= Monoculture (popular culture) =

Concept of popular culture being experienced globally

The monoculture (also called global monoculture) is a concept in popular culture studies in which facets of popular culture are experienced by everyone at once, either globally or nationally. Critics such as Robert Christgau and Chuck Klosterman have posited that the monoculture existed from the 1950s to the 1990s and early 2000s but had ended by the 21st century, mainly toward the early 2020s, due to the rise of streaming media and the fracturing of popular culture. Other critics, like Linda Holmes and Steven Hyden, have suggested that the concept of the monoculture is a myth.

==Definition==
The monoculture has been defined as the sociological concept of a unifying and shared cultural experience among the global or national masses, such as through listening to the same songs on the radio, watching the same films or television series on the same channels, or purchasing mass market goods. It is typically economically motivated; based around blockbuster films, albums, or television series; and largely based on Western popular culture. Music critic Robert Christgau described it as being hegemonic and "show[ing] a certain amount of instinctive, intuitive, reflective influence of its creation". For Vox, Kyle Chayka described it as representing both a "monolithic culture" and a "monotonous culture" and wrote that it is "a subjective, shifting frame of reference, not a default reality".
------------------------------
Set of tasks:
1. Please reproduce the part of the monoculture text between "The monoculture (also" and "monoculture is a myth.", inclusive.
2. Name every person mentioned in the monoculture text, listing each only once.

(Stored data entries)
------------------------------
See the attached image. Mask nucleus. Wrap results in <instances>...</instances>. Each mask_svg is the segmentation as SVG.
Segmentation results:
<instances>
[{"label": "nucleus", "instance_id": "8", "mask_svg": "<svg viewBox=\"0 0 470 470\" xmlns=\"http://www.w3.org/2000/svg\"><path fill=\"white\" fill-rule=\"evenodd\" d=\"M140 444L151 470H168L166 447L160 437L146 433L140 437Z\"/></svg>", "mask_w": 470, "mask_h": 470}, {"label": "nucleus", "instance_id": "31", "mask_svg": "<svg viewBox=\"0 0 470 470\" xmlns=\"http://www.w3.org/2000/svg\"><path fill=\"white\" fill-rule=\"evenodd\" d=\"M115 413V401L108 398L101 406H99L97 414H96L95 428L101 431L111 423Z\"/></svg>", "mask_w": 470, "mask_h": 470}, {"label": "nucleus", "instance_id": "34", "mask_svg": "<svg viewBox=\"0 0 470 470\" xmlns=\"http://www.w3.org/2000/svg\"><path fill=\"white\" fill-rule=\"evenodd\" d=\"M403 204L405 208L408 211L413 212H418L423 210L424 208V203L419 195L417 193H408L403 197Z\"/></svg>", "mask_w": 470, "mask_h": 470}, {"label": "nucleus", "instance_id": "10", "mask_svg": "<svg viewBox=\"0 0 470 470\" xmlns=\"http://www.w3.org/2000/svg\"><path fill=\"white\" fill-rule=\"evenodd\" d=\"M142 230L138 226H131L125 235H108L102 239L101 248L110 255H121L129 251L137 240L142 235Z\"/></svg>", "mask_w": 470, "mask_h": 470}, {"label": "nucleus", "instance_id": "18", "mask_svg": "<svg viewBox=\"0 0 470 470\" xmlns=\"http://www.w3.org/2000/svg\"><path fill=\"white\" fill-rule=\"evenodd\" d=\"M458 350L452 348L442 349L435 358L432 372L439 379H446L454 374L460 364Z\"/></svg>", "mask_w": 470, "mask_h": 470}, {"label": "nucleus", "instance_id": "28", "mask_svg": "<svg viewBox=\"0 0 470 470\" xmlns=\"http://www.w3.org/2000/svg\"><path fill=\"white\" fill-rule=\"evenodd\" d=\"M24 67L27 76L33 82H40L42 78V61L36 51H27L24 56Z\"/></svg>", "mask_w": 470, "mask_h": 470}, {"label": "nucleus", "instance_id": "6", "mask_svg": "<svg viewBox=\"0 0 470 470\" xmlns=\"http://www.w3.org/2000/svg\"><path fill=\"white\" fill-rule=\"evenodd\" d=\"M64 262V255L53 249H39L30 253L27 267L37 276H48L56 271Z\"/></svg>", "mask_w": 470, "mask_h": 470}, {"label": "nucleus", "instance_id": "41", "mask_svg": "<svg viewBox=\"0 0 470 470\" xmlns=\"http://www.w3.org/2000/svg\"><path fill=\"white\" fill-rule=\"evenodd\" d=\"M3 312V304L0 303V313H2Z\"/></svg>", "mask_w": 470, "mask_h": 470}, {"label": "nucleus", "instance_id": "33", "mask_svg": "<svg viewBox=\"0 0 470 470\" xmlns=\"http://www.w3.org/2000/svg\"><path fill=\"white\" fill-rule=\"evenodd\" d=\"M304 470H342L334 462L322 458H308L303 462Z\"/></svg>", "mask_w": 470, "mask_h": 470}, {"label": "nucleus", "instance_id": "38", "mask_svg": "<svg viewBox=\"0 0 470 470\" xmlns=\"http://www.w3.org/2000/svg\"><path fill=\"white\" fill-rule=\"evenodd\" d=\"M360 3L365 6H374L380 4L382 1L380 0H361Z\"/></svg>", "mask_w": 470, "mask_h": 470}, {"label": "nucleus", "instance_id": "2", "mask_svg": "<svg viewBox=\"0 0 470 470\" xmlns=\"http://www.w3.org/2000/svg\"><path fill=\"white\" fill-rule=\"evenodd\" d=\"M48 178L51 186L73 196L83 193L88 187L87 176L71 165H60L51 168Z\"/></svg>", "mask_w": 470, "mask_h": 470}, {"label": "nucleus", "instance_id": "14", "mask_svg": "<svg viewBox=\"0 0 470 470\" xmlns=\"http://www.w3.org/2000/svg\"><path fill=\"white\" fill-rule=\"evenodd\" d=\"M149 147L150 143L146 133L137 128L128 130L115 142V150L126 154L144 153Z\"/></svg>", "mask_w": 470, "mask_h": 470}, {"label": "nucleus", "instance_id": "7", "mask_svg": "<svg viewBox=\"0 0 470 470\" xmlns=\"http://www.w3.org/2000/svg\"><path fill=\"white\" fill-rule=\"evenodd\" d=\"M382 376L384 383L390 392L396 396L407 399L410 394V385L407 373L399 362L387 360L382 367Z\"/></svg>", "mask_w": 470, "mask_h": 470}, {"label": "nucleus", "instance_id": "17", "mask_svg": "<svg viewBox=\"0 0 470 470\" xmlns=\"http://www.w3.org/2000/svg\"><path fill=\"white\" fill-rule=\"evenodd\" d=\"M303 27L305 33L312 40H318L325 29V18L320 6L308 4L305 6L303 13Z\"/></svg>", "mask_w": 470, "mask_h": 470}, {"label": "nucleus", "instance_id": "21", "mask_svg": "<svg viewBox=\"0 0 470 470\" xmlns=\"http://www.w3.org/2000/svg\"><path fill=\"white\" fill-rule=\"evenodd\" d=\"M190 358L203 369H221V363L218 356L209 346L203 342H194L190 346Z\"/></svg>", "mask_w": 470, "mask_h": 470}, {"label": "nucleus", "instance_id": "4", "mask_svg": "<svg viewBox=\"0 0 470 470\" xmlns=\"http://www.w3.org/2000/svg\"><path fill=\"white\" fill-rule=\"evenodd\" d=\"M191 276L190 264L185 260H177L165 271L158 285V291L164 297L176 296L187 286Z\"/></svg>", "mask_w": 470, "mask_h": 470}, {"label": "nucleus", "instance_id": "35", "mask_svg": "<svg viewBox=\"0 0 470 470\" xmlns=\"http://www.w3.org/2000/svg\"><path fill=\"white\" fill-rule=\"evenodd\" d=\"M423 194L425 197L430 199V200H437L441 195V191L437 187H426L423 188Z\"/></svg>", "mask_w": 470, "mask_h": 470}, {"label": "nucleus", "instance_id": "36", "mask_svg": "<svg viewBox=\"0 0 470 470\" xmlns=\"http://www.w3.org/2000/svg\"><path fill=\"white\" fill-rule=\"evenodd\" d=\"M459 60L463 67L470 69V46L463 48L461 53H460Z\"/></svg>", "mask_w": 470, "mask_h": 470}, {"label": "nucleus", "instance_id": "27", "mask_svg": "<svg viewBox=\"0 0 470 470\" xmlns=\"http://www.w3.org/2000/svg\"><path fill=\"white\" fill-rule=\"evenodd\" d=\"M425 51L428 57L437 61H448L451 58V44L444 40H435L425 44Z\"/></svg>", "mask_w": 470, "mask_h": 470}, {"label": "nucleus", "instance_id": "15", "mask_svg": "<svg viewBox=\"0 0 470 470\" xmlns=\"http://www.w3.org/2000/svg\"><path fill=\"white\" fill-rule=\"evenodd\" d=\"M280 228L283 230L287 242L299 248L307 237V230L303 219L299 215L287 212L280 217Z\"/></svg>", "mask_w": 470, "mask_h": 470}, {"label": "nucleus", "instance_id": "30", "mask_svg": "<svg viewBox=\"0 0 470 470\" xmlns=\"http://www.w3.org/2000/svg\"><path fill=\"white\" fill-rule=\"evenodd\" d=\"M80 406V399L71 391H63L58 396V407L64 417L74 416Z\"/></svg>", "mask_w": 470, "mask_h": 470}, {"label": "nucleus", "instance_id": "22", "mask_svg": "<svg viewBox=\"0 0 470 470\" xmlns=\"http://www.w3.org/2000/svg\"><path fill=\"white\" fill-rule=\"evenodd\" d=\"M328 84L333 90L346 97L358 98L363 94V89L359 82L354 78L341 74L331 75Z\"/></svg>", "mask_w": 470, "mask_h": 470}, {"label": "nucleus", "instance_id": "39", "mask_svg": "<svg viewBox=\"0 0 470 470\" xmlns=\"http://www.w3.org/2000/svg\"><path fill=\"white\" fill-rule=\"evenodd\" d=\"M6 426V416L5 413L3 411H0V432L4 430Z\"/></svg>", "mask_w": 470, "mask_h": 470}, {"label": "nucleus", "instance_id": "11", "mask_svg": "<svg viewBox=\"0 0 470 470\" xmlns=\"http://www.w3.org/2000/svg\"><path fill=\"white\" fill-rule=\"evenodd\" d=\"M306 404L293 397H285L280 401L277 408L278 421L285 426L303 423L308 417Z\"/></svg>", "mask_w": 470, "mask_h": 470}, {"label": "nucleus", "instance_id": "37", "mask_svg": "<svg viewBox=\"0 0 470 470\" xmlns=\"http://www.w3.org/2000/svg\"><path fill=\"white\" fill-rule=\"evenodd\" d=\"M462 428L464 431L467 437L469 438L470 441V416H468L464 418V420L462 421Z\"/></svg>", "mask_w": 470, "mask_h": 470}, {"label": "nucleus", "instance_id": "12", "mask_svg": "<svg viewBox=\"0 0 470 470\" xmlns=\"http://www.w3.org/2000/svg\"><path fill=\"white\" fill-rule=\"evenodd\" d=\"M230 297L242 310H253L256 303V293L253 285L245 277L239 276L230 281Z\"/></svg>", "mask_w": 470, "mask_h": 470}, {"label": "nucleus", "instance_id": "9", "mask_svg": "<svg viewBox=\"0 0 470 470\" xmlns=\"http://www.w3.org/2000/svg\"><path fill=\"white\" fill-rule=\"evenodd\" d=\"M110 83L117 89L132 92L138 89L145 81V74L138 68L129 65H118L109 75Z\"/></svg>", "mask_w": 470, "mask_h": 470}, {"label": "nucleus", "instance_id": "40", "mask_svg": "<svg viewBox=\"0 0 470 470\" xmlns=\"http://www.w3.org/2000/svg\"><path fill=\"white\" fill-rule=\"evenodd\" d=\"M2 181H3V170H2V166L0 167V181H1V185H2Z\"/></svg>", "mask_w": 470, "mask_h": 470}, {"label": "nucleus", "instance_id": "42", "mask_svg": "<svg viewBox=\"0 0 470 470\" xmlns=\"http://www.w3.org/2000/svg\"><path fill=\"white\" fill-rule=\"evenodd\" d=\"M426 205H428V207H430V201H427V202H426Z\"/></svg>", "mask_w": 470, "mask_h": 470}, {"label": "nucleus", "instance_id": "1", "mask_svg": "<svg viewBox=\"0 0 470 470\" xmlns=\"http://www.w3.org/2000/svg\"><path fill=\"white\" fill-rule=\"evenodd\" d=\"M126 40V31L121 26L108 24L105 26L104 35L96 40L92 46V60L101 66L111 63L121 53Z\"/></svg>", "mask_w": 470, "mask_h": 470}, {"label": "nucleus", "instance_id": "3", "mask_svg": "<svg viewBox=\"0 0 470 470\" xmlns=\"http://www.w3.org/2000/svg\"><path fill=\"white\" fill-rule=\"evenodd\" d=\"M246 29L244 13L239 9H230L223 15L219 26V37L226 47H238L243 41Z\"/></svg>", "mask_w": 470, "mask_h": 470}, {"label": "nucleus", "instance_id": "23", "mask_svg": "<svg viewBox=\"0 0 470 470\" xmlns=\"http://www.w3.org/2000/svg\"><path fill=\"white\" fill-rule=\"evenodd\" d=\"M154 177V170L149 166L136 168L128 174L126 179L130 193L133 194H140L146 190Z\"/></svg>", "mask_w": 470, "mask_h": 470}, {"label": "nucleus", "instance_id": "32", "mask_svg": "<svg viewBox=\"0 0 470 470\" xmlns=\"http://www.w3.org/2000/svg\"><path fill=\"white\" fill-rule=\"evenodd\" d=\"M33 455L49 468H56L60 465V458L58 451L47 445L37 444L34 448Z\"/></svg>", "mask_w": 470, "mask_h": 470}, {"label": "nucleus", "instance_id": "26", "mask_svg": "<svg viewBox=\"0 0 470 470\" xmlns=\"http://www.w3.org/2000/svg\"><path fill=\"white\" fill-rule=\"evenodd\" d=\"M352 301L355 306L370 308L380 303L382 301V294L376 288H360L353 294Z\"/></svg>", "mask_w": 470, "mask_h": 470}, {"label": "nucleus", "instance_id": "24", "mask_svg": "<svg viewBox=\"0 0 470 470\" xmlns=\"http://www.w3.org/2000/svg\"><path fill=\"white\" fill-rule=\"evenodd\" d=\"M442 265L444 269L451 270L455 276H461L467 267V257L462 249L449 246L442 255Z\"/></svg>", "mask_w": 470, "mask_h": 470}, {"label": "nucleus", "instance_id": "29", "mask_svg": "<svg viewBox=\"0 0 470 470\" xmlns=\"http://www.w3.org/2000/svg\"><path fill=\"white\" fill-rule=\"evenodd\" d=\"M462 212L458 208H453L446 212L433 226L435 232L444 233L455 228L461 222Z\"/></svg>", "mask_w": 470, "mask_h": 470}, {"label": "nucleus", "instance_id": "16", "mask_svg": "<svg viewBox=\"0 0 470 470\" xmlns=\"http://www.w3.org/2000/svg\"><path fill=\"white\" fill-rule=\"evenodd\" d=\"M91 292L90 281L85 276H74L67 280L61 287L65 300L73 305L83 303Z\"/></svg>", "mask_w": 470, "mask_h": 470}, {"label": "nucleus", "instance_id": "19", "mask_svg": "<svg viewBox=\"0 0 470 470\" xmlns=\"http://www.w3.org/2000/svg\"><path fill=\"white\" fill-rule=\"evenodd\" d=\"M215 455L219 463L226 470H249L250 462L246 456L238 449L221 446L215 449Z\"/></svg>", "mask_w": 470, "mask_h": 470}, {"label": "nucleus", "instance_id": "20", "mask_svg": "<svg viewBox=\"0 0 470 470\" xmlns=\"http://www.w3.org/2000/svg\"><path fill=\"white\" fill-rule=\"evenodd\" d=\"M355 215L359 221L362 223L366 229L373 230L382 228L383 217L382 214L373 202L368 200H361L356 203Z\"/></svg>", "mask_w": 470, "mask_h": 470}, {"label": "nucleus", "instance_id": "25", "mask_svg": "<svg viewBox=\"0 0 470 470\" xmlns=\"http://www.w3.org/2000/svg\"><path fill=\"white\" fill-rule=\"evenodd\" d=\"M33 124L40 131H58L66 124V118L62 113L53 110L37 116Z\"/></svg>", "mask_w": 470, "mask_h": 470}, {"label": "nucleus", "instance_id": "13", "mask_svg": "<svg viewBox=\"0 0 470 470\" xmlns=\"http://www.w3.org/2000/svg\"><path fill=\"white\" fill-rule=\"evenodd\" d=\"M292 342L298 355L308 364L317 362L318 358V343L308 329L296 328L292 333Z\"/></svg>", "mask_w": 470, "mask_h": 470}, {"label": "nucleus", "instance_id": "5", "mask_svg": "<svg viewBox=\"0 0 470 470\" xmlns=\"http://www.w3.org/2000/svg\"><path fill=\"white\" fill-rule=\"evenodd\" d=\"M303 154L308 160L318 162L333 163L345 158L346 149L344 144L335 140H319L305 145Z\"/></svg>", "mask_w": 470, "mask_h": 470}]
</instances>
------------------------------
Responses to the tasks:
1.
The monoculture (also called global monoculture) is a concept in popular culture studies in which facets of popular culture are experienced by everyone at once, either globally or nationally. Critics such as Robert Christgau and Chuck Klosterman have posited that the monoculture existed from the 1950s to the 1990s and early 2000s but had ended by the 21st century, mainly toward the early 2020s, due to the rise of streaming media and the fracturing of popular culture. Other critics, like Linda Holmes and Steven Hyden, have suggested that the concept of the monoculture is a myth.

2. Robert Christgau, Chuck Klosterman, Linda Holmes, Steven Hyden, Kyle Chayka